[Excerpts from a spatial dataset]
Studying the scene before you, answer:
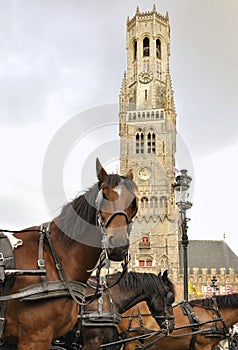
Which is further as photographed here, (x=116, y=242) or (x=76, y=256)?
(x=76, y=256)

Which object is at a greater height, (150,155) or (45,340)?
(150,155)

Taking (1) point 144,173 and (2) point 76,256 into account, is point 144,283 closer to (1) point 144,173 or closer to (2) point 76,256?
(2) point 76,256

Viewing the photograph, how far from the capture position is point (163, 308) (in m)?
7.92

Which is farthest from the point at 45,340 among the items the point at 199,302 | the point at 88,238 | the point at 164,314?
the point at 199,302

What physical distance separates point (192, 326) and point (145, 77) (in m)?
54.6

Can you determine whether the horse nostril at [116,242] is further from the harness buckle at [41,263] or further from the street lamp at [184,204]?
the street lamp at [184,204]

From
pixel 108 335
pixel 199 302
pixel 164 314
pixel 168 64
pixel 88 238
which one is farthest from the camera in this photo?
pixel 168 64

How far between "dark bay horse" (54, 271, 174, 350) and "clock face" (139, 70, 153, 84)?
177 feet

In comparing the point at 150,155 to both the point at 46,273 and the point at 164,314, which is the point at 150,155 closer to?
the point at 164,314

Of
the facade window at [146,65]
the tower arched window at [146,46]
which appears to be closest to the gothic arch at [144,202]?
the facade window at [146,65]

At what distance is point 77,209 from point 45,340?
140 centimetres

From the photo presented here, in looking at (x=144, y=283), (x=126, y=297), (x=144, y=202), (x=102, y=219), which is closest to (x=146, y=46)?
(x=144, y=202)

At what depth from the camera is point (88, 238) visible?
468 cm

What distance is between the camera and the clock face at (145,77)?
60.4 metres
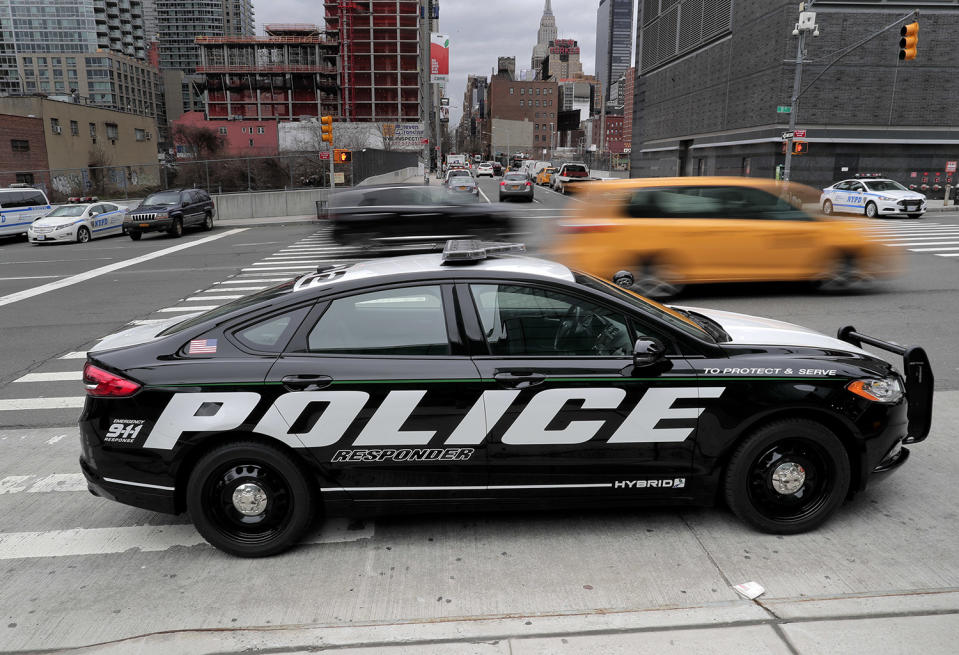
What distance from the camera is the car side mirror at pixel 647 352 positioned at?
363cm

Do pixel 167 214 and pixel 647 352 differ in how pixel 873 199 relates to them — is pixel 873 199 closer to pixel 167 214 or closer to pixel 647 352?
pixel 167 214

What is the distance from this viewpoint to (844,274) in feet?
35.1

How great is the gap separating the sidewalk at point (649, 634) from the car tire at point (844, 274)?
822 centimetres

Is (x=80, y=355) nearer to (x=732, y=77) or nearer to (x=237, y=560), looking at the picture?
(x=237, y=560)

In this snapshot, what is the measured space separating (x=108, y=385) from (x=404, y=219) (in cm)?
1238

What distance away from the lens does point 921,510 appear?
13.8 ft

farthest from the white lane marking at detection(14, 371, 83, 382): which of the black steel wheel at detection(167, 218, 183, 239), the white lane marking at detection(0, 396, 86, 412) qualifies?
the black steel wheel at detection(167, 218, 183, 239)

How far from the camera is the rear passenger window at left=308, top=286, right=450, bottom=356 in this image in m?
3.77

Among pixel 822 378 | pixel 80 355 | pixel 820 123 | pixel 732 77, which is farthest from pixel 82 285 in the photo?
pixel 732 77

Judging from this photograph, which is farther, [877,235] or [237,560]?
[877,235]

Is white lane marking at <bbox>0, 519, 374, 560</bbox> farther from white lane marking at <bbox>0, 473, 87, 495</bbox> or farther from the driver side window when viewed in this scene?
the driver side window

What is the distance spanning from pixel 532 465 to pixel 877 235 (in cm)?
1979

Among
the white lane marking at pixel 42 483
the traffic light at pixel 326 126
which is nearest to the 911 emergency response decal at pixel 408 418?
the white lane marking at pixel 42 483

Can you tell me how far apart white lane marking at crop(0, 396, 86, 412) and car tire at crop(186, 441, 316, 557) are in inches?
145
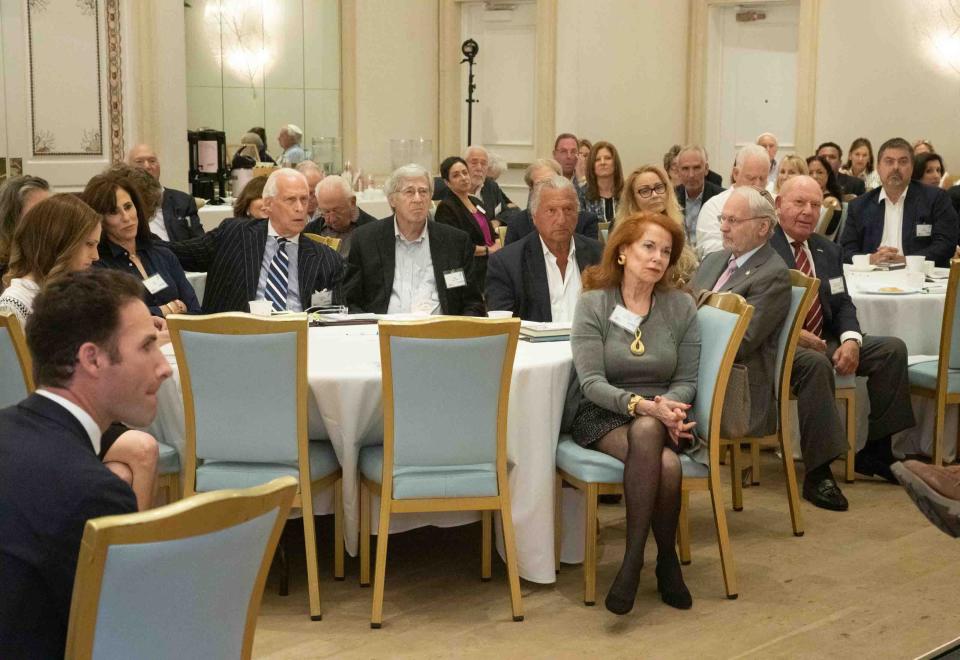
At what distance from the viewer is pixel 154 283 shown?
16.6 feet

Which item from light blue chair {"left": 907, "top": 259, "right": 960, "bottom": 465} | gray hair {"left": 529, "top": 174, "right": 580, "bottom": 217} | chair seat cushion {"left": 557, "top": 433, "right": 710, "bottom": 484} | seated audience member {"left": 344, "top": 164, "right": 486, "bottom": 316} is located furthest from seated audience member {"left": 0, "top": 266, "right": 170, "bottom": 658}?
light blue chair {"left": 907, "top": 259, "right": 960, "bottom": 465}

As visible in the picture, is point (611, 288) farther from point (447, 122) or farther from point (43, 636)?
point (447, 122)

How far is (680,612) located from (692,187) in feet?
13.9

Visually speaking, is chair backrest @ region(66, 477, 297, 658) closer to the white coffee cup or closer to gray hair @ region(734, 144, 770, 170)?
the white coffee cup

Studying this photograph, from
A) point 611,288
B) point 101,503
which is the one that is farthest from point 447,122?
point 101,503

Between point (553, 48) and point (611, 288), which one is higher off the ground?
point (553, 48)

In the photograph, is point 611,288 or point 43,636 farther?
point 611,288

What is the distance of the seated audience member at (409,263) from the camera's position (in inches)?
218

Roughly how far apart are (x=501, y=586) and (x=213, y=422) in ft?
3.73

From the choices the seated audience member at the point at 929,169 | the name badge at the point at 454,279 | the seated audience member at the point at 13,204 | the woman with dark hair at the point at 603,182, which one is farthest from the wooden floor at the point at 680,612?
the seated audience member at the point at 929,169

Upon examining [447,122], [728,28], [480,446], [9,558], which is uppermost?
[728,28]

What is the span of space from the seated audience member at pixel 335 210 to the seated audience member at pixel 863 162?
19.8ft

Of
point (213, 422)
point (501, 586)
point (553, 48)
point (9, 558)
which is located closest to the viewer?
point (9, 558)

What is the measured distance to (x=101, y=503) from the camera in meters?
1.88
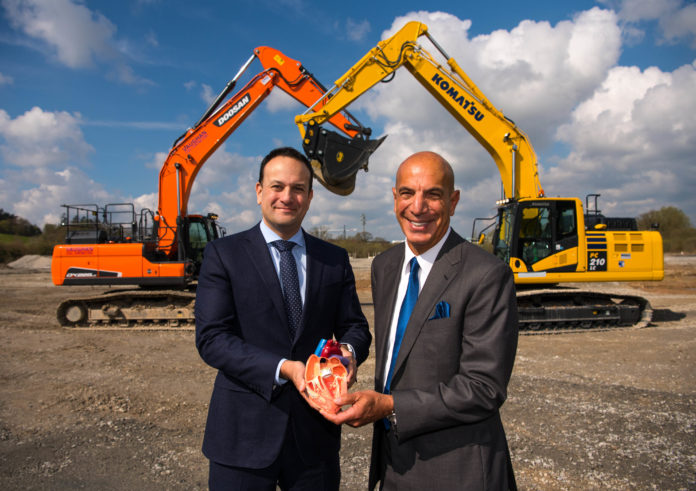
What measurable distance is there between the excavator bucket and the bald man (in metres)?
6.98

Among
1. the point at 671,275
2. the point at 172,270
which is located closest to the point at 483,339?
the point at 172,270

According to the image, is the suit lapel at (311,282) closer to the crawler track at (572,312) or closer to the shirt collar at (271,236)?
the shirt collar at (271,236)

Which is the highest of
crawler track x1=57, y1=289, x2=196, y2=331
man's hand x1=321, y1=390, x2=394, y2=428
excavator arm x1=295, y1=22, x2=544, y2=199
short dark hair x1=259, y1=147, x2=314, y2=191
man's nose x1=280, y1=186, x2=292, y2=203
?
excavator arm x1=295, y1=22, x2=544, y2=199

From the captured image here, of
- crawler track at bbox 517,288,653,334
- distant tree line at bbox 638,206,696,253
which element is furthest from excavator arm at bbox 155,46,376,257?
distant tree line at bbox 638,206,696,253

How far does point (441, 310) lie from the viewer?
1.64m

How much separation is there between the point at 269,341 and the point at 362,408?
618 millimetres

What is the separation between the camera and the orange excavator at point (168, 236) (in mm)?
9586

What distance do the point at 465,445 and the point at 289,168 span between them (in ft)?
4.53

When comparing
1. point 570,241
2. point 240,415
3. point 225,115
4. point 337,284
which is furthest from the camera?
point 225,115

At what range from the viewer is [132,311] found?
9750mm

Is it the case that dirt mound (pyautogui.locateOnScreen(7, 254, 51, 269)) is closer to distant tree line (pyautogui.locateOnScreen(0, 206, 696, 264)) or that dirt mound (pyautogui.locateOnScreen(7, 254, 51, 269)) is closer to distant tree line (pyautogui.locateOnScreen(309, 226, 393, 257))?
distant tree line (pyautogui.locateOnScreen(0, 206, 696, 264))

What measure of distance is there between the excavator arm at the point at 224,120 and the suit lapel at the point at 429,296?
29.9 ft

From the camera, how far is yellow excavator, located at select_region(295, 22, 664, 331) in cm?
902

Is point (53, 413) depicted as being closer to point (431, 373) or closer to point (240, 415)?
point (240, 415)
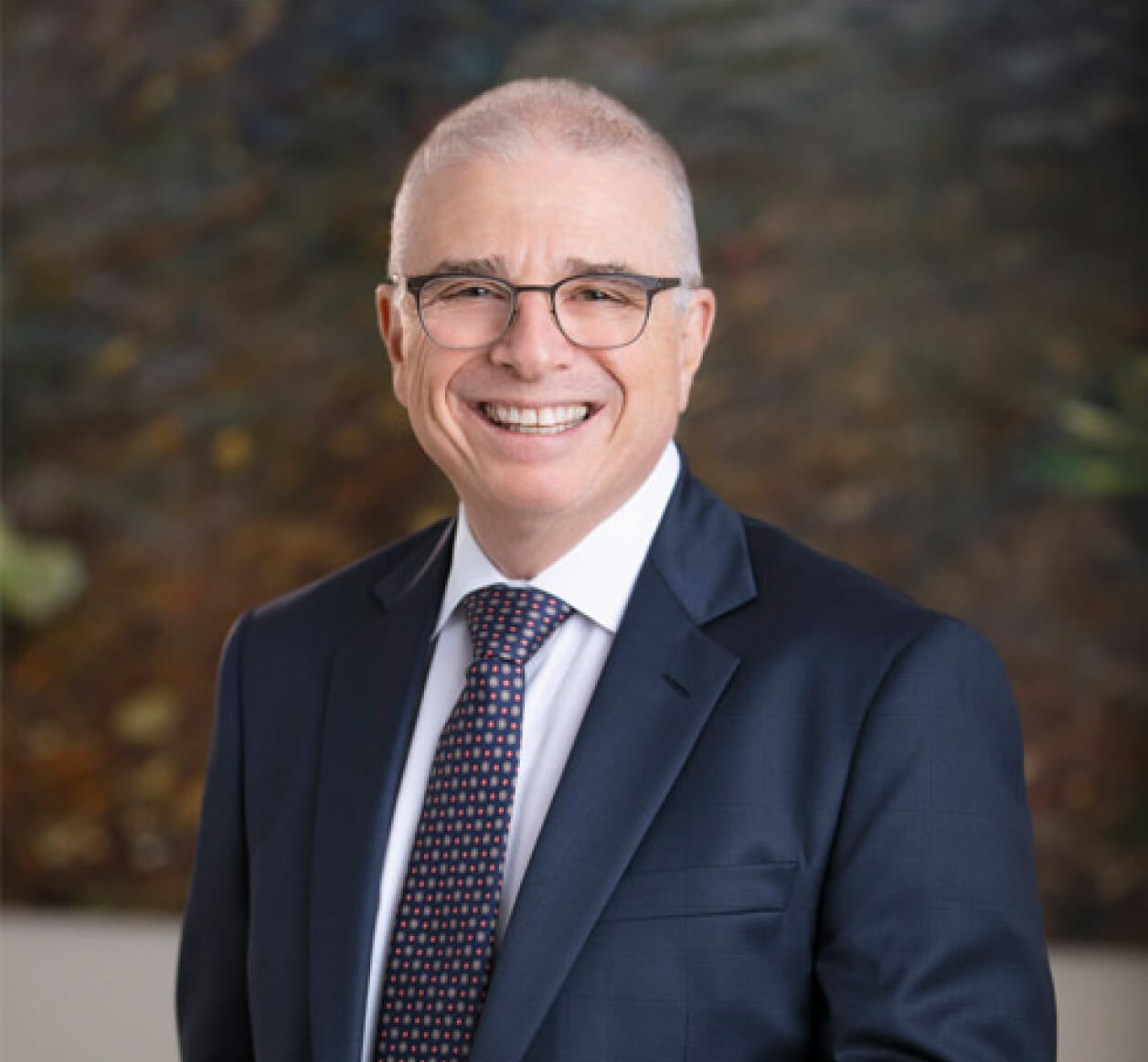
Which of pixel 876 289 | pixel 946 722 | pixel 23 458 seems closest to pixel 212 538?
pixel 23 458

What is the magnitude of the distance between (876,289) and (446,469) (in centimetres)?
195

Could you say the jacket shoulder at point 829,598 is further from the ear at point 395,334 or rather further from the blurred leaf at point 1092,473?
the blurred leaf at point 1092,473

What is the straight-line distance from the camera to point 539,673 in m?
1.61

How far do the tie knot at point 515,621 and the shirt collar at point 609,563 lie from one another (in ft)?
0.05

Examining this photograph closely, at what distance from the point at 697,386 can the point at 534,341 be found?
1.96 metres

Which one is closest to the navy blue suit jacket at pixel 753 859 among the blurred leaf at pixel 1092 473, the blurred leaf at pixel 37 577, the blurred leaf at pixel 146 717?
the blurred leaf at pixel 1092 473

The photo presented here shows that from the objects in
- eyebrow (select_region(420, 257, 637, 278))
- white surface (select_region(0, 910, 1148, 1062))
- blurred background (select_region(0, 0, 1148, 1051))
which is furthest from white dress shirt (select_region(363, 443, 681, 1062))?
white surface (select_region(0, 910, 1148, 1062))

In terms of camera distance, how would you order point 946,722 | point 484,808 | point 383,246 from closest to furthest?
point 946,722, point 484,808, point 383,246

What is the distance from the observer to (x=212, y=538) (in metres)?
3.70

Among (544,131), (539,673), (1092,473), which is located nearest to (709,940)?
(539,673)

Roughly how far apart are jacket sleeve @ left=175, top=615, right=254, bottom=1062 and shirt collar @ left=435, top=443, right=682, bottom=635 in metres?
0.38

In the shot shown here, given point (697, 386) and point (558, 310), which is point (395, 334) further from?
point (697, 386)

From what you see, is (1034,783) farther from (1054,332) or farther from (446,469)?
(446,469)

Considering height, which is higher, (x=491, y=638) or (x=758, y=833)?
(x=491, y=638)
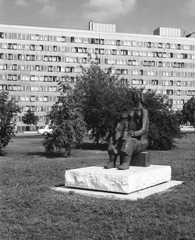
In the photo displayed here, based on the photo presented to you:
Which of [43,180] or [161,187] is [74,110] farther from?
[161,187]

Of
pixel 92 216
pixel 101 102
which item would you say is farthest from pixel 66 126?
pixel 92 216

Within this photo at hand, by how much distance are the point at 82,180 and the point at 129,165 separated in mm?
1608

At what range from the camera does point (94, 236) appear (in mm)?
5672

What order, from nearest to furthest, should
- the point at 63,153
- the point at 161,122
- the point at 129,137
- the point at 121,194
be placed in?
the point at 121,194
the point at 129,137
the point at 63,153
the point at 161,122

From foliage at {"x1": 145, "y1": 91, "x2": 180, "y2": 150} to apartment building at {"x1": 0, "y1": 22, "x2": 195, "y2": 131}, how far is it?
53.8 metres

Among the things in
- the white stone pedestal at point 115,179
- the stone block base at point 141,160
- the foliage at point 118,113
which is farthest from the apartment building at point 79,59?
the white stone pedestal at point 115,179

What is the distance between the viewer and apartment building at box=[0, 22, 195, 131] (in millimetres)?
81062

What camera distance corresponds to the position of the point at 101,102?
25156 millimetres

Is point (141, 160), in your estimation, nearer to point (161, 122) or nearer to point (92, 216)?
point (92, 216)

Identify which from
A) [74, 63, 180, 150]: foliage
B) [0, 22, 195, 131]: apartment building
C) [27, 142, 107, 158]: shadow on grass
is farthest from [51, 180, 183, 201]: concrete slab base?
[0, 22, 195, 131]: apartment building

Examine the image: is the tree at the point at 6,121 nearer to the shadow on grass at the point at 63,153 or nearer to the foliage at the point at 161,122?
the shadow on grass at the point at 63,153

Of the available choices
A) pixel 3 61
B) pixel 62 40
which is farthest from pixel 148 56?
pixel 3 61

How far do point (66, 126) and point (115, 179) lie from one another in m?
11.4

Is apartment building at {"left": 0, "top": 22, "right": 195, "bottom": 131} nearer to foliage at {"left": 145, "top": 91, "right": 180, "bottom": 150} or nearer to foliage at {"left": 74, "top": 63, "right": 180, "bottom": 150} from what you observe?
foliage at {"left": 74, "top": 63, "right": 180, "bottom": 150}
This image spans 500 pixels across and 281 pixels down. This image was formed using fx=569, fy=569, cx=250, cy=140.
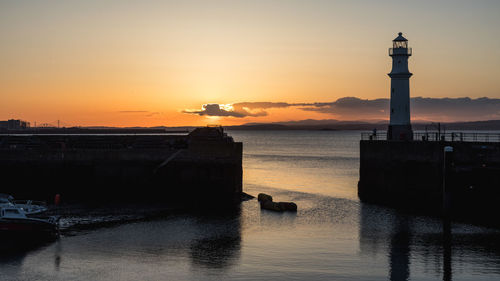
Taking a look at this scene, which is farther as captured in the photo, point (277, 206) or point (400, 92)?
point (400, 92)

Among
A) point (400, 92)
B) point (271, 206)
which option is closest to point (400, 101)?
point (400, 92)

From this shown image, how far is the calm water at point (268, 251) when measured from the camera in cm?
2492

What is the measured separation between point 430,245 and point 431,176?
1439 centimetres

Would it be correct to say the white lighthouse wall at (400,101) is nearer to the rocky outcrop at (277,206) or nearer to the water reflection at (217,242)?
the rocky outcrop at (277,206)

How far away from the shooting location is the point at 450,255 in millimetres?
28000

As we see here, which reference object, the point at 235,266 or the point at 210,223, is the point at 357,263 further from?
the point at 210,223

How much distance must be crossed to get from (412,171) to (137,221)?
22.7 meters

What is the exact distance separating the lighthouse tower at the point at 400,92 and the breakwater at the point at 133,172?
16.6 metres

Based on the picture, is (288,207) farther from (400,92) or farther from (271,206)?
(400,92)

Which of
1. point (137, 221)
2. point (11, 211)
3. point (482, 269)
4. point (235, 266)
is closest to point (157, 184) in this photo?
point (137, 221)

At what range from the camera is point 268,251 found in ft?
95.3

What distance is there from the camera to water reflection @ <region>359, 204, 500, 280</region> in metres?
26.0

(Written problem)
Write out everything from the line containing "From this shown" down to the end of the data, replacing "lighthouse" with "beacon" and leaving all else unchanged.

(Solution)
From this shown image, how far is the calm water at point (268, 251) when measured from the camera in cm?
2492

What is the measured separation between point 430,245 and point 431,176?
1439 centimetres

Would it be correct to say the white beacon wall at (400,101) is nearer to the rocky outcrop at (277,206) or nearer to the water reflection at (217,242)?
the rocky outcrop at (277,206)

How far away from the shooting location is the point at 450,255 in millimetres?
28000

As we see here, which reference object, the point at 235,266 or the point at 210,223, is the point at 357,263 further from?
the point at 210,223

How much distance must be crossed to get from (412,171) to (137,221)?
22.7 meters

What is the exact distance separating the beacon tower at the point at 400,92 and the breakwater at the point at 133,172?
16.6 metres

Based on the picture, is (288,207) farther from (400,92) or farther from (271,206)?
(400,92)

Which of
1. point (137, 221)
2. point (11, 211)
3. point (482, 269)
4. point (235, 266)
is closest to point (157, 184) in this photo?
point (137, 221)

At what range from the camera is point 268,251 found in ft?
95.3

What distance is there from the camera to water reflection @ <region>359, 204, 500, 280</region> in metres?
26.0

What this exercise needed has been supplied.